A patent sphenoid ostium—i.e., an ostium not covered by a mucosal layer—was visualized significantly more often by the advanced protocol than the standard protocol (89% vs 40%, p < 0.001) in primary surgeries. The SPA and its branches were only visualized by the advanced protocol (87% and 91% of cases in primary surgeries and reoperations, respectively) and not once by the standard protocol. The number of visualized complete and incomplete sphenoid septations matched significantly more commonly with the surgical view when using the advanced protocol than the standard protocol at primary operation (mean 1.9 vs 1.6, p < 0.001). However, in 25% of all cases a complex and not a simple sinus anatomy was present. In comparison with the intraoperative results, a complex sphenoid sinus anatomy was always detected by the advanced but not by the standard protocol (25% vs 8.5%, p = 0.001).
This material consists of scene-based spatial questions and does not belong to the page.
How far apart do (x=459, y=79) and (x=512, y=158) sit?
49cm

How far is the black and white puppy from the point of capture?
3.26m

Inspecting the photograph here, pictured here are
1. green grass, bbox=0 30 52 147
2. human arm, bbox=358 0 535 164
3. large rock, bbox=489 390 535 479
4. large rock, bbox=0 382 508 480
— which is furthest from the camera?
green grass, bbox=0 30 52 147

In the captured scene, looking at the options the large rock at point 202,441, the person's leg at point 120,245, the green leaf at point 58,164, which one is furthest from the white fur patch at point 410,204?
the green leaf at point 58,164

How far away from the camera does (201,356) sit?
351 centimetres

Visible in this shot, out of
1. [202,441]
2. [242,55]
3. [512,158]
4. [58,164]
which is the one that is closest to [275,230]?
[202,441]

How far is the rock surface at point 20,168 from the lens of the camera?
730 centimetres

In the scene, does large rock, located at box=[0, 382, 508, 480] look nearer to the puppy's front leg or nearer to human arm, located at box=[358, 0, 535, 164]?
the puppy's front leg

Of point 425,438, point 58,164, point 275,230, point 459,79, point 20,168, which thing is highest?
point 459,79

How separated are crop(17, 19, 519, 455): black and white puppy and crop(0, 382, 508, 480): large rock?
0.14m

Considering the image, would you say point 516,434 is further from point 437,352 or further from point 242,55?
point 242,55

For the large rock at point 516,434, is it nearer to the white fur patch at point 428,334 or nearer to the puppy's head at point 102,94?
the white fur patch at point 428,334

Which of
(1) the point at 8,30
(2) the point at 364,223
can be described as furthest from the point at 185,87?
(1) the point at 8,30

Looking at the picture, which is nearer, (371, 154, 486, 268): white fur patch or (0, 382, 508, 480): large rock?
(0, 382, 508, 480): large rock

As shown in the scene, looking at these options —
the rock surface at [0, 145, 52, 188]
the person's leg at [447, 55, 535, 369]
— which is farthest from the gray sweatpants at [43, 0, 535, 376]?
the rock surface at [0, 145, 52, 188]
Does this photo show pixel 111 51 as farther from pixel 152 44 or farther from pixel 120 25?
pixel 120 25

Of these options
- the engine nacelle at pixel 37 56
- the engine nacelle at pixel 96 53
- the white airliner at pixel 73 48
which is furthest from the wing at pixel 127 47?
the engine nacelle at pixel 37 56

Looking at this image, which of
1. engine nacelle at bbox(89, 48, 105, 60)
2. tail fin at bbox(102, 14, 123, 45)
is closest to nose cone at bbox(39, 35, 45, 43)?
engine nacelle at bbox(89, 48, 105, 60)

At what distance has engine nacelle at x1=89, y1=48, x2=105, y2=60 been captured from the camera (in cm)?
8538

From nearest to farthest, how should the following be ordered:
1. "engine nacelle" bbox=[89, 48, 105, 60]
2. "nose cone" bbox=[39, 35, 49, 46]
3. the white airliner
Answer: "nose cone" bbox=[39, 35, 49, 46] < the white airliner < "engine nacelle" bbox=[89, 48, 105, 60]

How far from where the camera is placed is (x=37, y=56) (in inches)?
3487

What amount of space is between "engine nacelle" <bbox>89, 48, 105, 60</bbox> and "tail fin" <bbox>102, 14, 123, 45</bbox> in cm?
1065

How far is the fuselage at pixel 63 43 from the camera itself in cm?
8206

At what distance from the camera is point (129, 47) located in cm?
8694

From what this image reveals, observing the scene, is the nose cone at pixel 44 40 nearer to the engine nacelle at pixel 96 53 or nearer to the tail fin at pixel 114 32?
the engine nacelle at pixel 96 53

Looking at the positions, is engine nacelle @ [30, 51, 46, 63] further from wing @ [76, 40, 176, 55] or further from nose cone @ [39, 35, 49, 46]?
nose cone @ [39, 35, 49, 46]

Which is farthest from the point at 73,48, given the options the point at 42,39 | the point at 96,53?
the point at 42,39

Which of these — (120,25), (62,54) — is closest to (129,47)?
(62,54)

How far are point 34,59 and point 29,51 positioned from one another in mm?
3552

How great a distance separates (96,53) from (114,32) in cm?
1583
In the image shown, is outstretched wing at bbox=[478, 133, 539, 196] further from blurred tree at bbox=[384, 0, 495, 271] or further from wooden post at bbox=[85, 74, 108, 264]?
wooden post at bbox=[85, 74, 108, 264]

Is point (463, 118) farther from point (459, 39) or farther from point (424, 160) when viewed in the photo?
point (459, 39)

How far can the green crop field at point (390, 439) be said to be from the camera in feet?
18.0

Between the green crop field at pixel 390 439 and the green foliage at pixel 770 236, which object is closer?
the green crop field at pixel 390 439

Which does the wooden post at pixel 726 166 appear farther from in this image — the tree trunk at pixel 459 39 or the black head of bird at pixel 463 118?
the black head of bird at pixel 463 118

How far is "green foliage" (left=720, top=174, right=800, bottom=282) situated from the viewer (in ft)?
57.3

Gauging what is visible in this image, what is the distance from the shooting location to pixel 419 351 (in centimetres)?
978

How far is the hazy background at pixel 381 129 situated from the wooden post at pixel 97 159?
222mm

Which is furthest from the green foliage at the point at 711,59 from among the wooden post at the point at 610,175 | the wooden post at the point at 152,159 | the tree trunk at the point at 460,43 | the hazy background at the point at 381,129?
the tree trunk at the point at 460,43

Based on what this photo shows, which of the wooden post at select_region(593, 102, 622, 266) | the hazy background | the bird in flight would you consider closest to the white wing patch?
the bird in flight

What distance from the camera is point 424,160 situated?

Furthermore, application of the advanced protocol reduced the cumulative rate of complications (25% vs 18% [standard vs advanced group]). Although an overall significant difference could not be determined (p = 0.228), a subgroup analysis of reoperations (35/200) revealed a significantly lower rate of complications in the advanced group (5% vs 30%, p = 0.028).
The data show that the advanced image guidance protocol could intraoperatively visualize the fine sinunasal sinus structures and small arteries with a high degree of detail. By improving intraoperative orientation, this may help to reduce the rate of complications in endoscopic transsphenoidal surgery, especially in reoperations.